As a child, Crouzon Syndrome was just something I had. I had to go into surgeries for it and it was just a part of my life. Having a child with it opens up a whole new world. All of a sudden I have become a doctor, advocate, nurse, insurance bill specialist, protector and so many other things I wasn’t when our first son was born. I remember sitting in shock when the doctors told me they suspected he had it. I couldn’t believe it. It never crossed my mind that Aaron could be born with it since our first son didn’t have it. I was sad, frustrated, and angry. But then I realized the quality of life he would have. It was going to be amazing, because my life is amazing and still is. I know I’m going to teach him to love his life just like my parents taught me. I’m honored that I get to tell Aaron I’ve walked in his shoes. I know what it feels like to have Crouzon Syndrome and I’m going to be there for him.
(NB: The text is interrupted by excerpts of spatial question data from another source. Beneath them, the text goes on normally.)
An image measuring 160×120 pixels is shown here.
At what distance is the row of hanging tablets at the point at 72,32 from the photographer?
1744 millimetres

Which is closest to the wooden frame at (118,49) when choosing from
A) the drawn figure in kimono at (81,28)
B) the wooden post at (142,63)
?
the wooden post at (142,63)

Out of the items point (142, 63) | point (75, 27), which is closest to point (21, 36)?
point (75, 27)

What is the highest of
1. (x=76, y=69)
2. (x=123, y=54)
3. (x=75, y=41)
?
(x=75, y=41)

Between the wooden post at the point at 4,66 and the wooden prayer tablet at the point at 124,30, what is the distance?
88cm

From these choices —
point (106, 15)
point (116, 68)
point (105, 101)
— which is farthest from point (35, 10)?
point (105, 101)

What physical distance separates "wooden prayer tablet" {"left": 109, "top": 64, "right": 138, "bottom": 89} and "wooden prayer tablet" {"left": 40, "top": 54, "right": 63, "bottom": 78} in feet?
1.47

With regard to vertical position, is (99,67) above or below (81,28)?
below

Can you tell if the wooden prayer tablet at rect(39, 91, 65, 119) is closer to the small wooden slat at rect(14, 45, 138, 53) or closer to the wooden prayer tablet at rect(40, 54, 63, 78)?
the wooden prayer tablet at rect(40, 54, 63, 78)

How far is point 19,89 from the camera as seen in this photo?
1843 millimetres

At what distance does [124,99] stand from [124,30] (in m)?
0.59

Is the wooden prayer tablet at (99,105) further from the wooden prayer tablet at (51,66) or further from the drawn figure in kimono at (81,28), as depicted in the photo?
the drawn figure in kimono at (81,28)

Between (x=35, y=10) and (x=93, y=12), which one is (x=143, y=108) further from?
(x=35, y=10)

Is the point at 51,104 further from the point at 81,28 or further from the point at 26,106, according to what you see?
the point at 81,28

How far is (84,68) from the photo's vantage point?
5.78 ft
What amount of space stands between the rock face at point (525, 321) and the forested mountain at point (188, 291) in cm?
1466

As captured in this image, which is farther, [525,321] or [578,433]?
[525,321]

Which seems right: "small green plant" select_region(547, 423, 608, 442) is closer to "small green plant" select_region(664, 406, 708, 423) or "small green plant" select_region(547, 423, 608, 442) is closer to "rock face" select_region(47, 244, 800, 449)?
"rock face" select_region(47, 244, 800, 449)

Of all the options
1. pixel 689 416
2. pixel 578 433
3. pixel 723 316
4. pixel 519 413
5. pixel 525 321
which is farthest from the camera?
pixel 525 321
My hope for my children is that they grow up to be confident, strong men of God. I want the story of their lives to give others hope. I want them to find purpose in their trials and use it to inspire and make a difference in the lives of others.
I absolutely put my hope and trust in Jesus, the one who saved me, accepts me and loves me, facial differences and all. My husband and two boys inspire me to become a better woman, wife and mother. I want to grow everyday and be a better person today than I was the day before for them. I also live my life based on Philippians 4:8 in the Bible. I find joy in life, even in the struggles. There is ALWAYS something to be joyful about.
Part of living out that joy is by spreading kindness. Kindness to me means taking a moment to put myself in the shoes of someone else. If
a person was mean or rude to me I always give them the benefit of the doubt. Maybe they just received some devastating news. Maybe they lost someone dear to them. If someone is happy I want to celebrate with them. One day I will be celebrating and I would love for them to be happy for me. Kindness is a way of life, not just a fleeting feeling. And with everything in me I believe the more kindness I pass out, the more kindness I will receive.